On policies? No compromise on gun control. Immigration? Secure borders first. Growth? Drill, baby, drill – as if we haven’t. Climate change? “No matter how many job-killing laws we pass, our government can’t control the weather.” Please. Gay equality? Not a word. Foreign policy? Nothing on Afghanistan; nothing on what the last decade has taught us; nothing on drone warfare; nothing. No wonder the GOP has the lost its historical advantage on this topic.
Presidents in both parties – from John F. Kennedy to Ronald Reagan – have known that our free enterprise economy is the source of our middle class prosperity.
But President Obama? He believes it’s the cause of our problems. That the economic downturn happened because our government didn’t tax enough, spend enough and control enough. And, therefore, as you heard tonight, his solution to virtually every problem we face is for Washington to tax more, borrow more and spend more.

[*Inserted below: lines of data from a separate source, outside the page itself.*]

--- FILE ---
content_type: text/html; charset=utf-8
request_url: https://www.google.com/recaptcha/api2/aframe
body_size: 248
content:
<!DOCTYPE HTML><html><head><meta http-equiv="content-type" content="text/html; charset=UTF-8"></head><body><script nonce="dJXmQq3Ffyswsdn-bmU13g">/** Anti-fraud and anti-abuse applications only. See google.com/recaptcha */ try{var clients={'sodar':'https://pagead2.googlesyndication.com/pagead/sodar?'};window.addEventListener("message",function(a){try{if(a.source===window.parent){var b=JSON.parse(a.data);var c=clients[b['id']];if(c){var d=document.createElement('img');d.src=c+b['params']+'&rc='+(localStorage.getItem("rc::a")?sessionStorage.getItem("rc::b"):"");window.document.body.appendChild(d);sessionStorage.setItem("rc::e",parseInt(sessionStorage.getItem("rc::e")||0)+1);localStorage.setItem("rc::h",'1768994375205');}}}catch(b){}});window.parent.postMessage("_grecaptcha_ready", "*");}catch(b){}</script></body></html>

This idea – that our problems were caused by a government that was too small – it’s just not true. In fact, a major cause of our recent downturn was a housing crisis created by reckless government policies.
This is unhinged. Obama has never said this, never given any indication that he believes this and has repeatedly said that the private sector is the engine of growth. And the recession was caused by government support for mortgages for low-income home-owners? Wall Street was a by-stander? This is a talk-radio talking point, not an analysis. And the sequester is now apparently an Obama policy, not just a short-term attempt to keep the government from a self-imposed credit crisis caused by nutball Republicans in 2011 that Obama wants to avoid.
We don’t have to raise taxes to avoid the President’s devastating cuts to our military.
Then there is this simple and obvious contradiction:
More government isn’t going to help you get ahead. It’s going to hold you back. More government isn’t going to create more opportunities. It’s going to limit them.
Only minutes later, he said this:
I believe in federal financial aid. I couldn’t have gone to college without it.
So does government help people get ahead? Or does it hold them back? Which one is it, Senator?
This was an intellectually exhausted speech that represents the intellectual bankruptcy of contemporary Republicanism. It was a series of Reaganite truisms that had a role to play in reinvigorating America after liberal over-reach in the 1960s and 1970s. It had precious little new in it. If reciting these platitudes in Spanish is what the GOP thinks will bring it back to anything faintly resembling political or intellectual relevance, they are more deluded than even I imagined.